Red Hat works to solidify Xen interface
SAN FRANCISCO--In an effort to make the Xen more useful to computer administrators, Red Hat is working to stabilize the application programming interfaces (APIs) that control the virtualization software. Having fixed APIs will mean higher-level management software can automate various Xen tasks, said Brian Stevens, Red Hat's chief technology officer, in an interview at a news conference here.
Red Hat plans to release its first Xen APIs in the next month or two, Stevens said. The company hopes to stabilize as much as possible before the debut of its Red Hat Enterprise Linux 5 product by the end of the year.

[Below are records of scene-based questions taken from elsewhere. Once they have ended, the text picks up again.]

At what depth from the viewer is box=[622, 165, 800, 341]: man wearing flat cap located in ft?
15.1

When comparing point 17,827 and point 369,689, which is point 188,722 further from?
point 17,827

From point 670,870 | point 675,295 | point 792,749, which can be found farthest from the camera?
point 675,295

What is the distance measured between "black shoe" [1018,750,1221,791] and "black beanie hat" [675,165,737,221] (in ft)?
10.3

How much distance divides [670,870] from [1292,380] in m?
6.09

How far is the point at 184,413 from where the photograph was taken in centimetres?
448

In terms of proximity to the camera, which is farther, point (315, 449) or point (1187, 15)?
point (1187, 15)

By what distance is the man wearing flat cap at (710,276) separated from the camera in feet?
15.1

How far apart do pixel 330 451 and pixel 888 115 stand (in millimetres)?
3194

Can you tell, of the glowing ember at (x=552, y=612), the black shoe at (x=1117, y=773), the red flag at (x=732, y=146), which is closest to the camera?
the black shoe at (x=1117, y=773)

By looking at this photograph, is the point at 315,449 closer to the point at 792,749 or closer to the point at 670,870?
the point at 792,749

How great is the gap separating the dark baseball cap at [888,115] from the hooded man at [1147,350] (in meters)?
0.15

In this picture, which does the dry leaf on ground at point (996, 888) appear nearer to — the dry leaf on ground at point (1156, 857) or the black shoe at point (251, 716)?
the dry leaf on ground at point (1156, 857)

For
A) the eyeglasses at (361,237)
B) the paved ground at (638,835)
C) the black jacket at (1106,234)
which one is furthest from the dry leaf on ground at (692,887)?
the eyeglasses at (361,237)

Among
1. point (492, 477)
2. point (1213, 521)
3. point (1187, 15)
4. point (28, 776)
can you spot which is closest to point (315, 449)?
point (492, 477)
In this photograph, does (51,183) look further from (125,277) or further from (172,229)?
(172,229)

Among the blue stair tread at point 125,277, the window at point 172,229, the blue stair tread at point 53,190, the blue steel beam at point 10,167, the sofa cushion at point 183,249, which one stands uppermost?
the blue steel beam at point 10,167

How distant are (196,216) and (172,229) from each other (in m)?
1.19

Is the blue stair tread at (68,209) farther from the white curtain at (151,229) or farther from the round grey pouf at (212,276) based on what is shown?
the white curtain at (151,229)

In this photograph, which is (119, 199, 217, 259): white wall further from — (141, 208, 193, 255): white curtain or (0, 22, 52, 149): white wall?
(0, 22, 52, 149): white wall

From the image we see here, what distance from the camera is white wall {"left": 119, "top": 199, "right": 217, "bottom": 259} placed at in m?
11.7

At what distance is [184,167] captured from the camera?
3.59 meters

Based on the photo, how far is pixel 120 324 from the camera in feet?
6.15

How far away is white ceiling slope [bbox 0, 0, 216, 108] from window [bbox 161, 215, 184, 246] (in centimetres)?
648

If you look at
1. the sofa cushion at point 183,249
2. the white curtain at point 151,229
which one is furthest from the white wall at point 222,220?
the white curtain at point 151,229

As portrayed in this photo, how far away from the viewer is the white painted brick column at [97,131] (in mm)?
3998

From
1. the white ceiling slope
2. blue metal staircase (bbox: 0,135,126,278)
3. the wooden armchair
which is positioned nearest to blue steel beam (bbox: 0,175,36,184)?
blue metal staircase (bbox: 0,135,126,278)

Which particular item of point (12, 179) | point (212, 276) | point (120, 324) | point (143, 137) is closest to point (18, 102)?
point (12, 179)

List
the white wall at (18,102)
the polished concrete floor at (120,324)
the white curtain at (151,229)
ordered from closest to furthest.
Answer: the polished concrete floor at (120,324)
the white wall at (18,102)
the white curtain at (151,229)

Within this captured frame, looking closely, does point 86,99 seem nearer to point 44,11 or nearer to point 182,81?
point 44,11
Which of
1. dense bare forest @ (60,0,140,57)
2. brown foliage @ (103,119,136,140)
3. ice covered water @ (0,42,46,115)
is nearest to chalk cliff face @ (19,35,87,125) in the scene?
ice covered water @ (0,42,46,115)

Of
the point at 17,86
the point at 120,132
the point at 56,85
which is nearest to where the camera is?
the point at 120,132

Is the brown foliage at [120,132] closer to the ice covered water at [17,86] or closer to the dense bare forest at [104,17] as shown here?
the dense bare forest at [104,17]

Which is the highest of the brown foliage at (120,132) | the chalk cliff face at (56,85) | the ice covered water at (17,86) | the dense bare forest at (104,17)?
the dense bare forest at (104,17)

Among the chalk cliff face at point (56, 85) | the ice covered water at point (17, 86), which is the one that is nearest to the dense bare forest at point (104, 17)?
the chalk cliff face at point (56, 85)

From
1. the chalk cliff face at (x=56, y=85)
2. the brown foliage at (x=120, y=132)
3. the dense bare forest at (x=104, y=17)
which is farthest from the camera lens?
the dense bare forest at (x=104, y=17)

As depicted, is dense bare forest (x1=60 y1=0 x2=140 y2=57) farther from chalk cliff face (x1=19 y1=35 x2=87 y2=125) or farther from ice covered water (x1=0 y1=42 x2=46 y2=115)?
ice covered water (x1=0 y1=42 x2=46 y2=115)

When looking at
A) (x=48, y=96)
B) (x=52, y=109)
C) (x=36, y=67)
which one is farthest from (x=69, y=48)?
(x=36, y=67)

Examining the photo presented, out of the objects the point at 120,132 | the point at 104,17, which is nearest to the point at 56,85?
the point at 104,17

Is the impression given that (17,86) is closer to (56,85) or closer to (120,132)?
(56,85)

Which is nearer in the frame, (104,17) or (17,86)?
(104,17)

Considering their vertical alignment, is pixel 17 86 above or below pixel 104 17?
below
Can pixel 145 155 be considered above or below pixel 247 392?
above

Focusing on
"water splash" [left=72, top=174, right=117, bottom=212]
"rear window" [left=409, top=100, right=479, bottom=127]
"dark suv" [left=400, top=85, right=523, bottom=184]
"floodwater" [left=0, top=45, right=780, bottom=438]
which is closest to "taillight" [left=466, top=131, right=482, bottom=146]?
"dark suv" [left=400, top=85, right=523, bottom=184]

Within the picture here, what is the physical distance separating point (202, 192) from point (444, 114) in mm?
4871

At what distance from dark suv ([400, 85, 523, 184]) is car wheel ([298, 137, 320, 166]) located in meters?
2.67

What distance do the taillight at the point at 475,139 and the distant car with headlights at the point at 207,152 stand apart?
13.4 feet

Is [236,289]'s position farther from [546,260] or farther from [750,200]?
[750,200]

The API work is part of Red Hat's effort to make virtualization a standard part of the mainstream x86 server market, which the company and others argues will improve server efficiency and lower operating costs. Xen lets a computer run several operating systems simultaneously, sharing the same hardware and using it closer to its top capacity than is typically the case for stand-alone servers.
The first set of APIs will cover how virtual machines are started, stopped and moved from one physical computer to another, Stevens said. A second set will manage resources such as a virtual machine's processing power, memory or input-output capacity. And a third will deal with control policies--for example, setting limits on hardware resources, changing virtual machine behavior so top priorities are met, or automating changes based on what time of day it is.
VMware, an EMC subsidiary that leads the virtual machine market for x86 servers, has offered its own APIs for some of these tasks, but Red Hat wasn't interested, Stevens said.
"We looked at them," he said, but the "10,000-line specification" was too bulky. "I think you can hit 80 percent of use cases with 20 percent of the code. Plus we want to start simplistic and let the APIs evolve."